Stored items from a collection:
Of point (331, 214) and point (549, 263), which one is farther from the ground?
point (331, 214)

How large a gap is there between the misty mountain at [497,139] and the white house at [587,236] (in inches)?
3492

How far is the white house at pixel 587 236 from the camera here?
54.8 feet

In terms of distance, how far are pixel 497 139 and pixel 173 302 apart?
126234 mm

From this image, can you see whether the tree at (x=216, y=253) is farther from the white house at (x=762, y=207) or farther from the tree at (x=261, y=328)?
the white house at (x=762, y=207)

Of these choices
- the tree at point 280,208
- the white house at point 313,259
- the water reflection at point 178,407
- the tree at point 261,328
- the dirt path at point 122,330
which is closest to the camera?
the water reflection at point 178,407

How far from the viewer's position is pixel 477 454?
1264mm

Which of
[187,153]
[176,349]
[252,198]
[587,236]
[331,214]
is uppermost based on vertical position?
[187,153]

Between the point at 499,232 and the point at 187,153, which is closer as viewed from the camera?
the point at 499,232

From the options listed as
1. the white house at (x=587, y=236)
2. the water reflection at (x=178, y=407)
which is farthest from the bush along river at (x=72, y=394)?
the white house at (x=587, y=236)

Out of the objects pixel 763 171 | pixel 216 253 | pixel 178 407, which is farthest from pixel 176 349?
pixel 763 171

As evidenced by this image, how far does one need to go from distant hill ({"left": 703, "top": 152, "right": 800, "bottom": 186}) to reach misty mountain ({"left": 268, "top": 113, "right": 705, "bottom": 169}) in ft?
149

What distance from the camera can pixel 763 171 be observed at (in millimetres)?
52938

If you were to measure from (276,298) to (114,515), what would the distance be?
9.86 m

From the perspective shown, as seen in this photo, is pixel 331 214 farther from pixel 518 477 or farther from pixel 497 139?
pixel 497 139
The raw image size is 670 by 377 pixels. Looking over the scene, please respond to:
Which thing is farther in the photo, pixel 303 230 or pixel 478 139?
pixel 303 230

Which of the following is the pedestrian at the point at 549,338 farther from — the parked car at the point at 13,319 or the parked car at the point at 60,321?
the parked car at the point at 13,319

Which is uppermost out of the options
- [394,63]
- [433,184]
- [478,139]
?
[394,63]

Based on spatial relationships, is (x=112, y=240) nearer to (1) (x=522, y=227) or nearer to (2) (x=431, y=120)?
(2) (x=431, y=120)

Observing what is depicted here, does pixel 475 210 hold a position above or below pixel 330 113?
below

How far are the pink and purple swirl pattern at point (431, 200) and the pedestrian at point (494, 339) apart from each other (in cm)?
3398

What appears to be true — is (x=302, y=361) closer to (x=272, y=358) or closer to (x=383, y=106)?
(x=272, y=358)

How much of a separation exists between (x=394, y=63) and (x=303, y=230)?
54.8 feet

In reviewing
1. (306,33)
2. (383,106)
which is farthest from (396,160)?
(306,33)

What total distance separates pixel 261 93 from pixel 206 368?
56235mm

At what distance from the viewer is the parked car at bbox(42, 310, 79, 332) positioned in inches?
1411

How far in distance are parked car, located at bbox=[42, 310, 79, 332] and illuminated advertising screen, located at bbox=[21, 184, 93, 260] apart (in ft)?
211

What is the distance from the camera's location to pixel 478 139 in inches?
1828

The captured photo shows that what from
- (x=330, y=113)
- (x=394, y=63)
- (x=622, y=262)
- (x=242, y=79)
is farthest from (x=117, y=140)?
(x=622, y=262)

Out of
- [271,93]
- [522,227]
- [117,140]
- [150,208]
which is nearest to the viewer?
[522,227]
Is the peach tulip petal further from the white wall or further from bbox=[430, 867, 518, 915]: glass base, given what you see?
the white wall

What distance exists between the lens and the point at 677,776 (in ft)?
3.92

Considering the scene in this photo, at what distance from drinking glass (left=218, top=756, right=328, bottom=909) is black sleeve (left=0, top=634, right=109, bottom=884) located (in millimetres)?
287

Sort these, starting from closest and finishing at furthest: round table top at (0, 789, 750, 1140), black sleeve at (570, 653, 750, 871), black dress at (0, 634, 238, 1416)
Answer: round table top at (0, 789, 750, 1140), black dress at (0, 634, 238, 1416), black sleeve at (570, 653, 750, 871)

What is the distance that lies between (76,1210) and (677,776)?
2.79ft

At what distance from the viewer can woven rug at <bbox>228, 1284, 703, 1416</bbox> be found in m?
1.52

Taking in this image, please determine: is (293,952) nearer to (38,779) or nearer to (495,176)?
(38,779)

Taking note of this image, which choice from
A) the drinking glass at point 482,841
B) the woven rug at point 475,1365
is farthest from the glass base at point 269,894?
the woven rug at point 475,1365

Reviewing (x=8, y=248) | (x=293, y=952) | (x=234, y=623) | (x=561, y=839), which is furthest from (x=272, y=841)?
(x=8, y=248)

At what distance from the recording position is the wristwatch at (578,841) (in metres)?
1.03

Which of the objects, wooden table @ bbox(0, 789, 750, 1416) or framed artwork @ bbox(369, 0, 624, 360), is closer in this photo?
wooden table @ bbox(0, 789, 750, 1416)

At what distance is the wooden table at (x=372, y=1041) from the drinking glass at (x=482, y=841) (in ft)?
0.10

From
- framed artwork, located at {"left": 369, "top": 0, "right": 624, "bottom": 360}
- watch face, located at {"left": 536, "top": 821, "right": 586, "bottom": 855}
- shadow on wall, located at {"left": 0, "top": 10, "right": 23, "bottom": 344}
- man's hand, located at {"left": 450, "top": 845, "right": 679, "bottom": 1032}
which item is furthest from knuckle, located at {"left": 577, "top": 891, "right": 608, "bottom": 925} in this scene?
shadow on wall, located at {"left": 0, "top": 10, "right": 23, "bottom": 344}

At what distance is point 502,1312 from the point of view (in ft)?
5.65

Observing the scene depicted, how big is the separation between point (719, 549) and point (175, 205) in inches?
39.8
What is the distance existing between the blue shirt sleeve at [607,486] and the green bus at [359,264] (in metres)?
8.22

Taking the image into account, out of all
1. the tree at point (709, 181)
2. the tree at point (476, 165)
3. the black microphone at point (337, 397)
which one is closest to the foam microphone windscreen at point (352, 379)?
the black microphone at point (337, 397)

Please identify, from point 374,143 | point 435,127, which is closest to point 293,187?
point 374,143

Short task: Restate the whole listing exactly.

Solution:
Of point (331, 214) and point (549, 263), which one is farther from the ground?
point (331, 214)

How large a gap is there between the misty mountain at [497,139] and the white house at [587,236] (in inches)?
3492

How far is the white house at pixel 587 236 from the camera here?
54.8 feet

In terms of distance, how far are pixel 497 139 and pixel 173 302 apart?
126234 mm

From this image, can you see whether the tree at (x=216, y=253) is farther from the white house at (x=762, y=207) or farther from the tree at (x=261, y=328)?
the white house at (x=762, y=207)

Of these choices
- the tree at point 280,208
- the white house at point 313,259
- the water reflection at point 178,407
- the tree at point 261,328
- the dirt path at point 122,330
which is closest to the camera?
the water reflection at point 178,407

How far from the viewer's position is pixel 477 454?
1264mm

Which of
[187,153]
[176,349]
[252,198]
[587,236]
[331,214]
is uppermost based on vertical position?
[187,153]

Between the point at 499,232 and the point at 187,153, which is closer as viewed from the camera?
the point at 499,232

From the options listed as
1. the white house at (x=587, y=236)
2. the water reflection at (x=178, y=407)
which is farthest from the bush along river at (x=72, y=394)?
the white house at (x=587, y=236)

Out of the objects pixel 763 171 | pixel 216 253 | pixel 178 407, which is farthest from pixel 176 349?
pixel 763 171

As evidenced by this image, how far does one need to go from distant hill ({"left": 703, "top": 152, "right": 800, "bottom": 186}) to reach misty mountain ({"left": 268, "top": 113, "right": 705, "bottom": 169}) in ft?
149

What distance from the camera can pixel 763 171 be observed at (in millimetres)?
52938

If you were to measure from (276,298) to (114,515), what would the distance be?
9.86 m

From the perspective shown, as seen in this photo, is pixel 331 214 farther from pixel 518 477 or farther from pixel 497 139?
pixel 497 139
The raw image size is 670 by 377 pixels. Looking over the scene, please respond to:
Which thing is farther in the photo, pixel 303 230 or pixel 478 139?
pixel 303 230

Which of the following is the pedestrian at the point at 549,338 farther from — the parked car at the point at 13,319 or the parked car at the point at 60,321?
the parked car at the point at 13,319

Which is uppermost out of the options
- [394,63]
- [433,184]
- [478,139]
?
[394,63]

Based on spatial relationships, is (x=112, y=240) nearer to (1) (x=522, y=227) or nearer to (2) (x=431, y=120)?
(2) (x=431, y=120)

Observing what is depicted here, does pixel 475 210 hold a position above or below pixel 330 113?
below

How far are the pink and purple swirl pattern at point (431, 200) and the pedestrian at point (494, 339) apart from each other (in cm)?
3398

What appears to be true — is (x=302, y=361) closer to (x=272, y=358) or closer to (x=383, y=106)?
(x=272, y=358)

How much of a separation exists between (x=394, y=63) and (x=303, y=230)?
54.8 feet

In reviewing
1. (306,33)
2. (383,106)
which is farthest from (396,160)?
(306,33)

What total distance separates pixel 261 93 from pixel 206 368?
56235mm

At what distance from the viewer is the parked car at bbox(42, 310, 79, 332) positioned in inches?
1411

How far in distance are parked car, located at bbox=[42, 310, 79, 332] and illuminated advertising screen, located at bbox=[21, 184, 93, 260] apart (in ft)?
211

What is the distance from the camera's location to pixel 478 139 in inches?
1828

The captured photo shows that what from
- (x=330, y=113)
- (x=394, y=63)
- (x=622, y=262)
- (x=242, y=79)
is farthest from (x=117, y=140)?
(x=622, y=262)

Out of
- [271,93]
- [522,227]
- [117,140]
- [150,208]
which is nearest to the viewer?
[522,227]
Is the peach tulip petal further from the white wall or further from bbox=[430, 867, 518, 915]: glass base, given what you see?
the white wall

What distance exists between the lens and the point at 677,776 (in ft)?
3.92

Considering the scene in this photo, at what distance from drinking glass (left=218, top=756, right=328, bottom=909) is black sleeve (left=0, top=634, right=109, bottom=884) located (in millimetres)?
287

Sort these, starting from closest and finishing at furthest: round table top at (0, 789, 750, 1140), black sleeve at (570, 653, 750, 871), black dress at (0, 634, 238, 1416)
Answer: round table top at (0, 789, 750, 1140), black dress at (0, 634, 238, 1416), black sleeve at (570, 653, 750, 871)

What is the distance that lies between (76,1210) and (677,776)?
2.79ft

At what distance from the viewer can woven rug at <bbox>228, 1284, 703, 1416</bbox> be found in m?
1.52

Taking in this image, please determine: is (293,952) nearer to (38,779) or nearer to (495,176)?
(38,779)

Taking note of this image, which choice from
A) the drinking glass at point 482,841
B) the woven rug at point 475,1365
is farthest from the glass base at point 269,894?
the woven rug at point 475,1365

Reviewing (x=8, y=248) | (x=293, y=952) | (x=234, y=623) | (x=561, y=839), which is furthest from (x=272, y=841)?
(x=8, y=248)

At what distance from the recording position is the wristwatch at (578,841) (in metres)?
1.03

Which of the objects, wooden table @ bbox(0, 789, 750, 1416) or framed artwork @ bbox(369, 0, 624, 360), is closer in this photo?
wooden table @ bbox(0, 789, 750, 1416)

At what distance is the wooden table at (x=372, y=1041) from the drinking glass at (x=482, y=841) (in ft)?
0.10

From
- framed artwork, located at {"left": 369, "top": 0, "right": 624, "bottom": 360}
- watch face, located at {"left": 536, "top": 821, "right": 586, "bottom": 855}
- shadow on wall, located at {"left": 0, "top": 10, "right": 23, "bottom": 344}
- man's hand, located at {"left": 450, "top": 845, "right": 679, "bottom": 1032}
which item is furthest from knuckle, located at {"left": 577, "top": 891, "right": 608, "bottom": 925} in this scene?
shadow on wall, located at {"left": 0, "top": 10, "right": 23, "bottom": 344}

At what distance is point 502,1312 from the point of view (in ft)?
5.65

Observing the scene depicted, how big is the separation between point (719, 549) and point (175, 205) in inches?
39.8
What is the distance existing between the blue shirt sleeve at [607,486] and the green bus at [359,264] (in metres)?
8.22

Taking the image into account, out of all
1. the tree at point (709, 181)
2. the tree at point (476, 165)
3. the black microphone at point (337, 397)
which one is closest to the foam microphone windscreen at point (352, 379)?
the black microphone at point (337, 397)

Please identify, from point 374,143 | point 435,127, which is closest to point 293,187?
point 374,143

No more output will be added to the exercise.